Along with filing comments at the FCC and lobbying Congress, ACA, which was formed in 1993 to serve as the voice for smaller cable operators, has also sought to change policy by pressing for merger conditions, including the programming access provisions that were placed on Comcast’s 2011 acquisition of NBC Universal.

“Matt’s members get more bang for the buck than any other trade group,” says Preston Padden, the former lobbyist for The Walt Disney Co. who is now executive director of the Expanding Opportunities for Broadcasters Coalition.

 ACA has been raising the alarm about retransmission consent for more than 10 years, because its smaller members felt the pinch from the fees from the beginning.

 “We’re the canary in the coal mine, because we, as smaller operators, [first] felt the harm of these outdated rules as the marketplace changed,” Polka explains. “We’re the smaller provider with less leverage than anybody, so we’ve seen this coming.”

“Now it just happens to be the case that you have the very largest MVPDs—with the exception of Comcast—along with us in the fight to reform retransmission consent,” Polka adds. “That’s how much things have changed.”

Even assuming the FCC or Congress approves some modest retrans reforms in the near term, neither the reform movement nor ACA is likely to go away.

“ACA’s concerns about the broken retransmission consent market are not limited to preventing broadcasters from coordinating their retransmission consent,” Polka says. “It’s not outside of the realm of possibility … to see broader reform down the road.”

════════

— EXERCISE 1 —
From the passage about ACA and retransmission consent, list every way ACA has sought to change policy.
— EXERCISE 2 —
In the passage about ACA and retransmission consent, copy out the text word for word from "Along with filing" to "from the beginning.".

— THE DATA —

════════

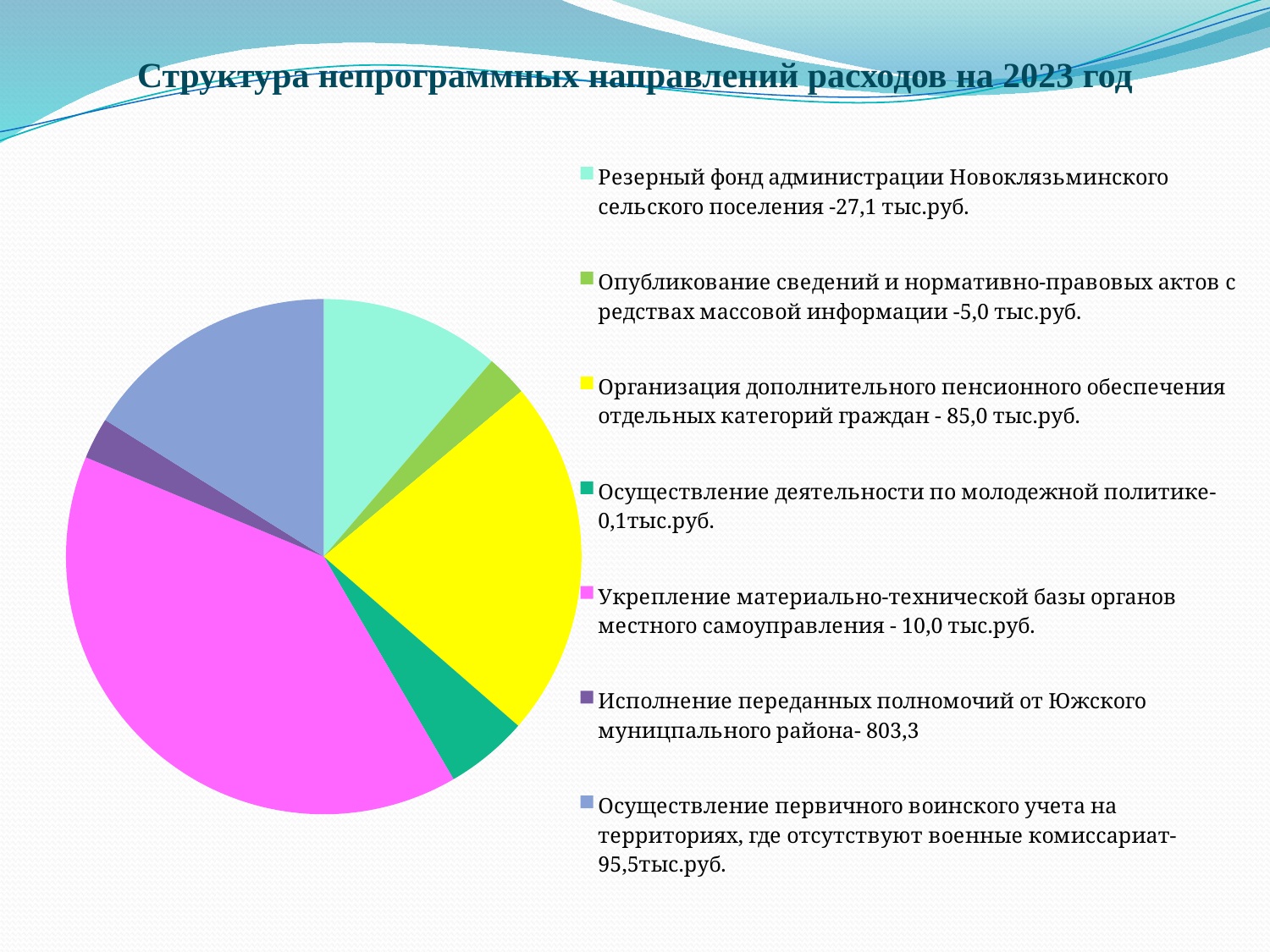
According to the legend, what is the value for Резерный фонд администрации Новоклязьминского сельского поселения? 27,1 тыс.руб. According to the legend, what is the value for Организация дополнительного пенсионного обеспечения отдельных категорий граждан? 85,0 тыс.руб. What kind of chart is shown on the slide? pie chart According to the legend, what is the value for Осуществление деятельности по молодежной политике? 0,1тыс.руб. According to the legend, what is the value for Исполнение переданных полномочий от Южского муницпального района? 803,3 According to the legend, what is the value for Осуществление первичного воинского учета на территориях, где отсутствуют военные комиссариат? 95,5тыс.руб. What is the title of the chart on the slide? Структура непрограммных направлений расходов на 2023 год What is the difference between the legend values for Осуществление первичного воинского учета (95,5) and Организация дополнительного пенсионного обеспечения (85,0)? 10,5 тыс.руб. How many categories does the pie chart's legend list? 7 According to the legend, what is the value for Укрепление материально-технической базы органов местного самоуправления? 10,0 тыс.руб. Which has the larger value in the legend: Организация дополнительного пенсионного обеспечения отдельных категорий граждан or Осуществление первичного воинского учета? Осуществление первичного воинского учета According to the legend, what is the value for Опубликование сведений и нормативно-правовых актов с редствах массовой информации? 5,0 тыс.руб.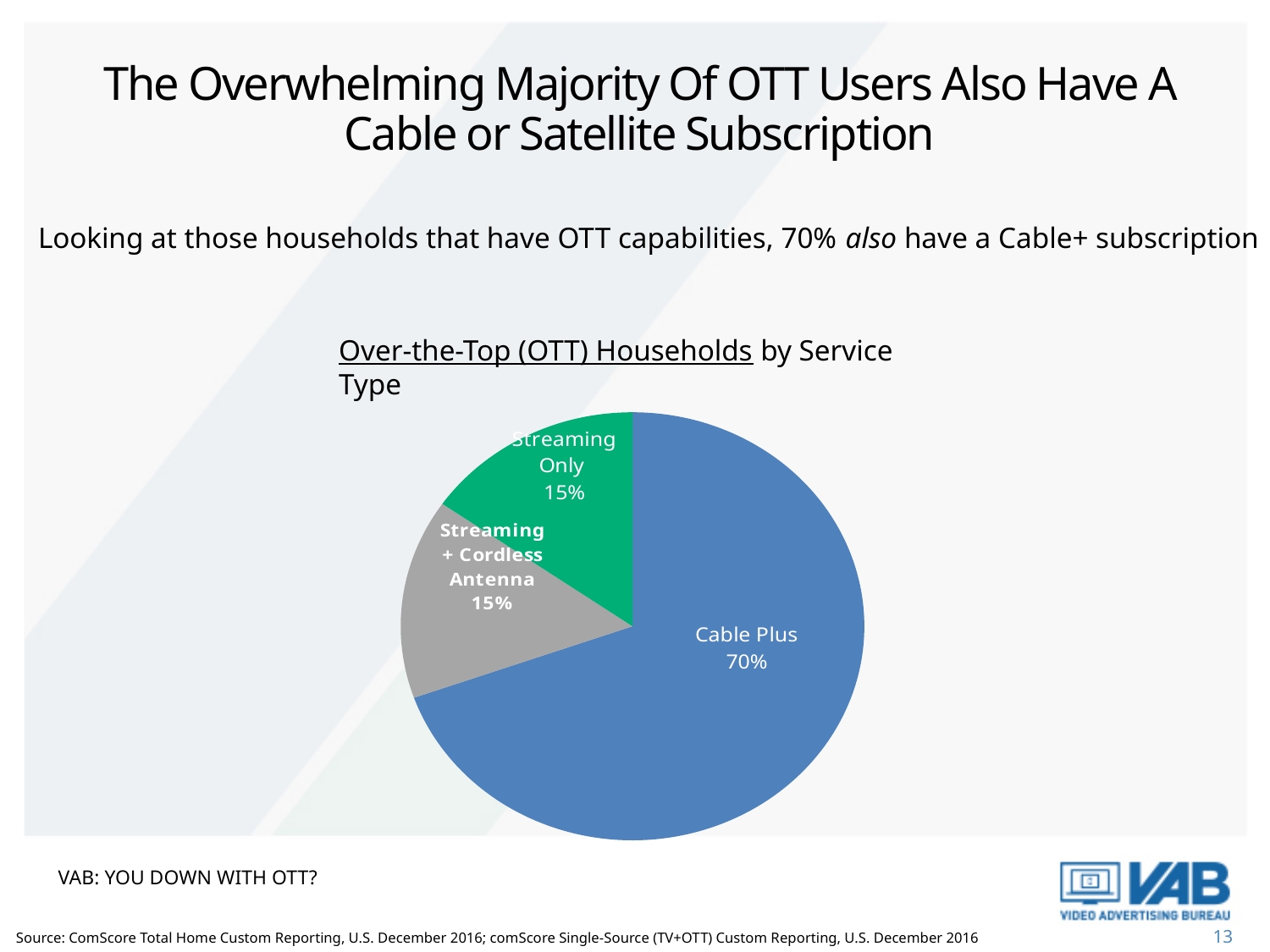
What is the difference in share between Cable Plus and Streaming Only? 55% How many service types are shown in the pie chart? 3 What is the combined share of Streaming Only and Streaming + Cordless Antenna households? 30% What colour is the Cable Plus slice? Blue Which service type has the largest share of OTT households? Cable Plus What kind of chart is shown on the slide? Pie chart What is the title of the chart? Over-the-Top (OTT) Households by Service Type What share of OTT households are Streaming Only? 15% What share of OTT households are Streaming + Cordless Antenna? 15% What share of OTT households are Cable Plus? 70% Which is larger, the Cable Plus share or the Streaming + Cordless Antenna share? Cable Plus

════════

— FINAL ANSWER 1 —
- Filing comments at the FCC
- Lobbying Congress
- Pressing for merger conditions, including the programming access provisions placed on Comcast’s 2011 acquisition of NBC Universal

— FINAL ANSWER 2 —
Along with filing comments at the FCC and lobbying Congress, ACA, which was formed in 1993 to serve as the voice for smaller cable operators, has also sought to change policy by pressing for merger conditions, including the programming access provisions that were placed on Comcast’s 2011 acquisition of NBC Universal.

“Matt’s members get more bang for the buck than any other trade group,” says Preston Padden, the former lobbyist for The Walt Disney Co. who is now executive director of the Expanding Opportunities for Broadcasters Coalition.

 ACA has been raising the alarm about retransmission consent for more than 10 years, because its smaller members felt the pinch from the fees from the beginning.